Fans of Western fiction may be surprised to learn that their mental image of a cowboy is incomplete.
They’re seeing only three-fourths of the picture.
What’s missing is some 25% of that population: the black cowboy.
Trae Venerable, 24, an Olathe author, wants to fill in what popular culture has left out.
Venerable, 24, has written three children’s books about black cowboys in a series called “Grandpa, I Just Wanna be a Cowboy.” The books feature Bo, a young black boy, and his grandfather, Grandpa LeRoy.
Venerable, a 2013 graduate of Olathe North High School, said he grew up learning about horses and his family’s cattle-ranching history from summers spent with an uncle and cousins on a cattle operation in south Missouri.
He researched and wrote the Grandpa LeRoy books in the school library while he was a student at Central Missouri University in Warrensburg.
“What inspired me to write the books was that I was annoyed that people didn’t know and didn’t pay homage to black cowboys,” he said.
His books include “Grandpa, I Just Wanna be a Cowboy. Notables from the West” and “Grandpa, I Just Wanna be a Cowboy. Rodeo Cowboys.” A third book about women in the West is scheduled for release later this year.
While their role in the Old West may not have been honored, blacks have always been in the story, “but never in the mythology,” said James Leiker, a professor and chairman of the history department at Johnson County Community College.
Historically, “cowboy” refers to those who drove cattle from Texas north after the Civil War, a span from about 1865 to 1885. Blacks were there — working alongside other cowboys on the trail, Leiker said.
“They worked on ranches, threw lasso, did branding and protected herds from rustlers,” Leiker said.
They also owned land, built homesteads and pioneered.
The image of a cowboy as a “white knight on horseback” was a myth created in novels in the early 1900s and later popularized in movies, music and on TV shows.
Black cowboy history was “literally white washed” in the lore that emerged long after cattle drives had ended, Leiker said.
Venerable wants to show readers the complete picture of cowboys in American history.
In Venerable’s books, Grandpa LeRoy tells Bo about notable black cowboys such as Nat Love, who worked the cattle drives; Bill Pickett, a rodeo cowboy; and songwriter and cowhand, Charley Willis, who wrote “Goodbye Old Paint.”
Grandpa LeRoy lives on a farm and Bo helps with chores and the care of the horses.
Venerable traces his own heritage back at least four generations to cattle ranchers and hog farmers and more recently to a 2,000-acre cow-calf operation and a grandfather who raises Tennessee Walking Horses.

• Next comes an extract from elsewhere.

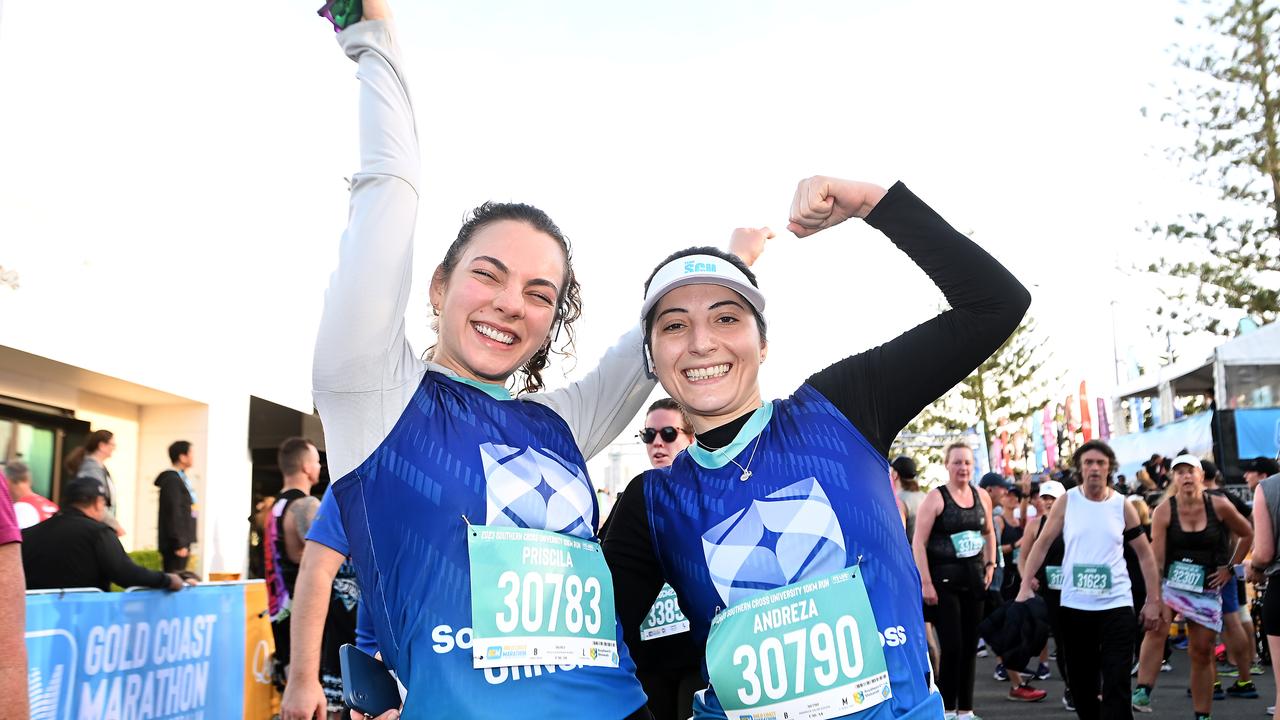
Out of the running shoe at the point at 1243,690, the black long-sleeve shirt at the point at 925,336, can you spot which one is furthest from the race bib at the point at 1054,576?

Venerable’s definition of cowboy — “someone who tends to horses and cows” — extends beyond cattle drives and includes more contemporary terms such as rancher, herdsman and horseman.
His books are written for third- through sixth-graders. To reach young readers, Venerable accepts invitations from Kansas City area schools to read his books to classes. He estimates that he has talked to more than 10,000 students so far and has 20 schools already scheduled for the 2019-2020 academic year.
“I want to do more than talk to them,” Venerable said. “I want to show them what blacks can do besides sports and music.”
Venerable works as a Honeywell engineer at the Department of Energy’s Kansas City National Security Campus in Kansas City.
At the end of a workday and on weekends, Venerable returns to his cowboy roots as he cares for two of his family’s Tennessee Walking Horses in Spring Hill and works on the family cattle ranch in Wright County, Missouri.